So a few Sundays ago I went to a VFW hall-style card show I'd attended just once before, and I can safely say I'm never going back--it really was that bad. The cards were way overpriced, the sellers were pushy, and I nearly got into an argument with a dealer who was preaching the gospel according to Beckett, then realized it was a lost cause and left after grabbing a few trade bait cards from someone else. It was a shitty experience, to say the least, but fortunately I made up for it by hitting up my usual monthly show in Taylor.
I happened to be off on Friday and checked in to see if my favorite seller was there. He was, and I spent the next hour or so going quarter box diving. 100 cards and $20 later (not a bad deal!) I was heading out the door in a good mood with some trade bait and fun cards to show off here and on TMM too.
Here's the goods:
Bill Freehan (89 cards) from 1988 Pacific Legends. This design is literally the opposite of Pacific's M.O. from the mid-90s on, and its simplicity makes it a nice pickup.
Charlie "the Mechanical Man" Gehringer (33 cards), the best 2B in Detroit history. I'm not sure exactly what year this hails from, but it's part of SSPC's HOF set from the 80s. The design is kind of fun, plus it's nice to see a Gehringer photo that's new to me as far as I know.
My four big non-Tigers/Wolverines PCs all get in on the action today too. Ken Griffey Jr. (439 cards) is represented here from the love-it-or-hate-it credit card-themed 1995 Studio set. I count myself as a fan, but then again it's rare for me to see a version of Studio I don't like. In this case I kind of enjoy seeing some of the stats up front. How did Junior sock 40 dingers and plate just 90 runs? The answer: this card's stats reflect the strike-shortened '94 season, when he posted those numbers in just 111 games!Tony Gwynn (262 cards). I scored three inserts from a couple decades ago but unfortunately ran out of room in the tags to include "90s inserts rule". Whatever, it's the thought that counts. Those include the shiny Statistical Standouts from 1994 Leaf; the even more credit card-like Gold version of Gwynn's '95 Studio issue; and a gorgeous foil-and-hologram mashup called Special FX from 1996 SP. Those are followed by a very classy Faces of the Game insert from 2000 UD, then a much more modern card from the Also Known As set available in the fantastic 2015 Diamond Kings product. Five new Gwynns equals a pretty nice day!

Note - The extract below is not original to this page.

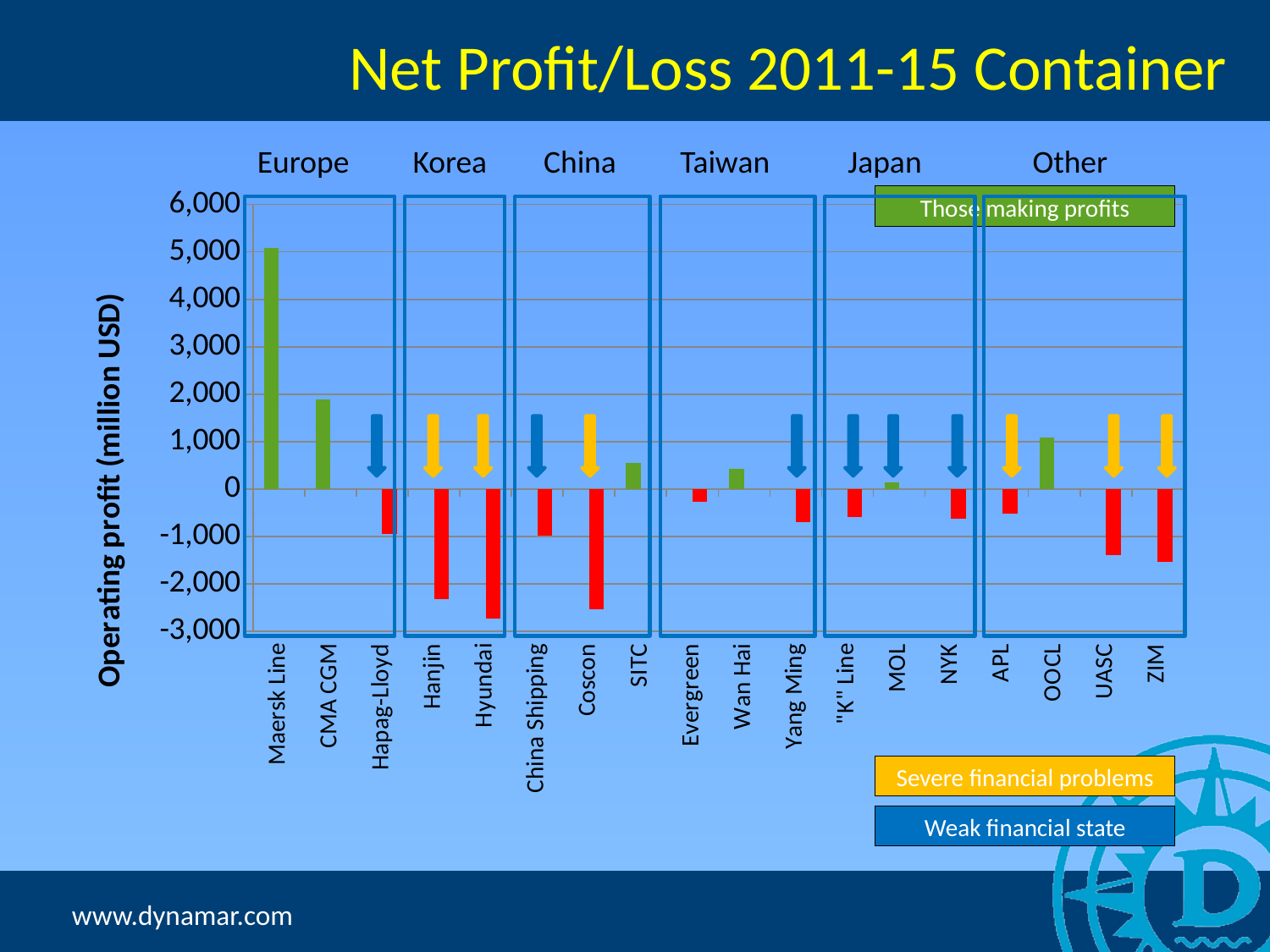
Which is larger, the value for Hapag-Lloyd or the value for Hanjin? Hapag-Lloyd Is the value for Maersk Line greater or less than 4,000? greater What is the title of the vertical axis? Operating profit (million USD) Is the value for Hanjin greater or less than -2,000? less Which is larger, the value for Maersk Line or the value for CMA CGM? Maersk Line Which colour of arrow marks companies with severe financial problems? yellow What kind of chart is shown on the slide? bar chart How many companies are plotted on the chart? 18 Is the value for CMA CGM greater or less than 1,000? greater Which company has the highest operating profit on the chart? Maersk Line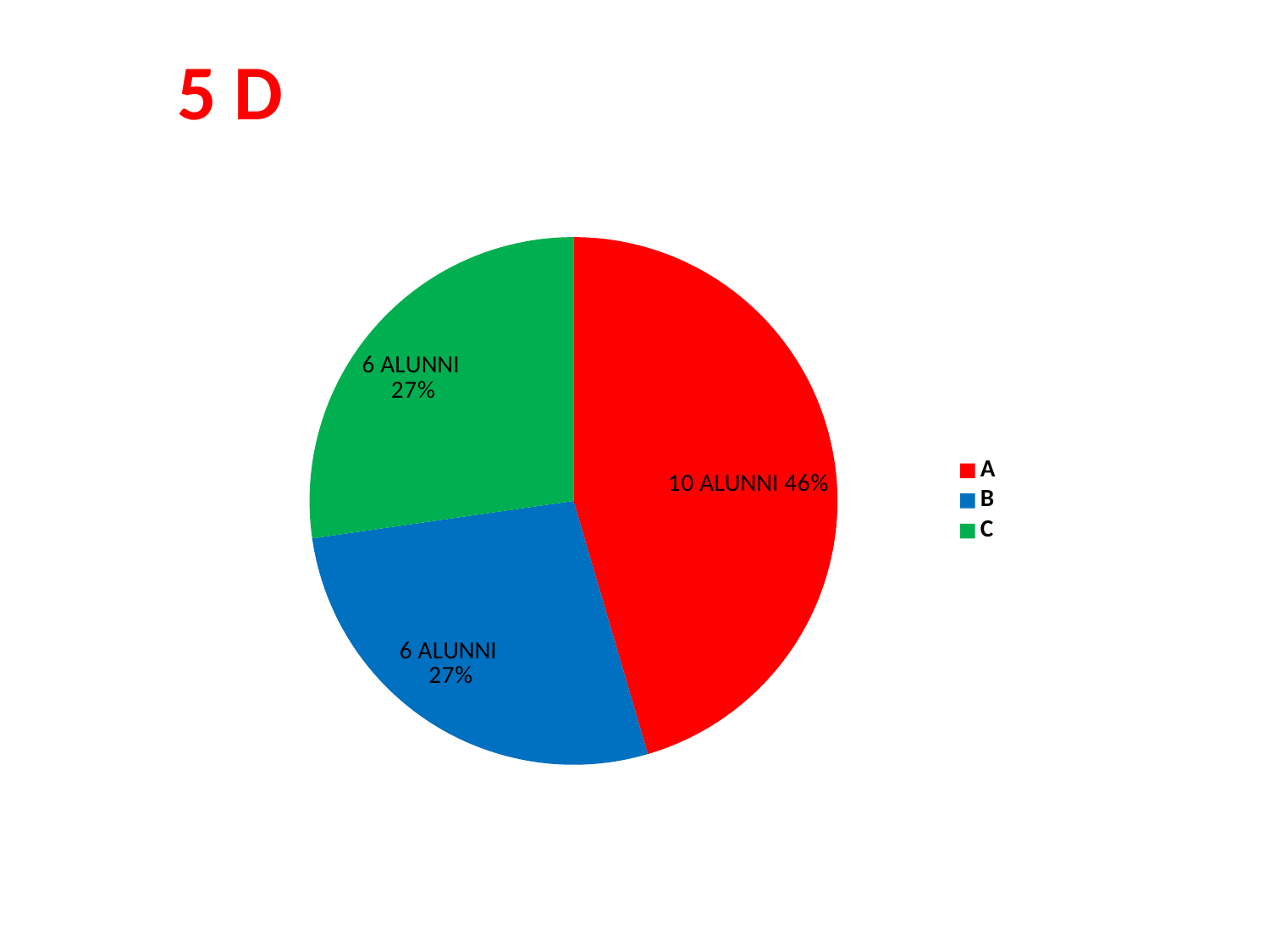
What colour is the slice for category C? green What percentage share does slice B have? 27% How many alunni are in category A? 10 ALUNNI What is the difference in alunni between category A and category C? 4 Which is larger, the slice for A or the slice for B? A Which category has the largest slice? A What percentage share does slice A have? 46% How many entries does the legend list? 3 What percentage share does slice C have? 27% What kind of chart is shown on the slide? pie chart How many slices does the pie chart have? 3 How many alunni are in category B? 6 ALUNNI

Barry Larkin (353 cards). 1991 saw him appear in his fourth straight Midsummer Classic, and he'd add eight to that total before he retired in 2004.
Greg Maddux (275 cards) was the big winner of this show on the strength of these six cards, the latter four of which are lower-end offerings from 2014-2016 Topps. The former two come from fairly interesting products, though--these base cards hail from 2003 Topps Pristine and 2004 Diamond Kings. The second of the pair is from a subset called Flashback and depicts a younger Mad Dog in his first go-round with the Cubbies. Note that these are sorted chronologically and alphabetically, and they alternate between Atlanta and Chicago unis!
Hal Morris (107 cards) is admittedly a bit of a stretch--this '94 insert is actually a Montreal Expos Stadium Club Team card. But Hal features so prominently that I feel justified in including it in his collection even though it doesn't appear on his checklist per Beckett. What do they know anyway? Make that tag, Hal!
Cal Ripken Jr. (405 cards) made a couple appearances this time. The card on the left is an Extreme Corps subset from '95 Stadium Club. Remember the 90s, when everything was EXTREME? To the right is my third example from '95 Studio, in this case Cal's base card. Like his fellow Junior, Cal had a pretty nice '94 season considering its brevity.
Alan Trammell (123 cards). Sorry, I couldn't find a Whitaker to go with it this time! Those of you with good cardboard educations probably recognize this design instantly: 1981 Fleer. Tram was just coming off the best season in his young career when this product made its debut, but his legend would truly grow three years later.
Justin Verlander (236 cards) piled up 10 strikeouts and earned the win over the division rival White Sox as he looks to put up another excellent season. It's hard to believe that it was 11 years ago when JV pitched his first full season for Detroit, piling up 17 wins en route to the A.L. ROY and and World Series appearance. This 2007 Topps Generation Now card highlights the sixth of those victories, and I also have cards for wins #2, 5, 8, and 14. I may pick up the rest eventually. Here's hoping Mr. Kate Upton exceeds that total of 17 wins in 2017!
Like I said, this was a nice way to get the bad taste of that terrible other show out of my mouth. Until next month's, I'm happy to have more trade packages to show off soon!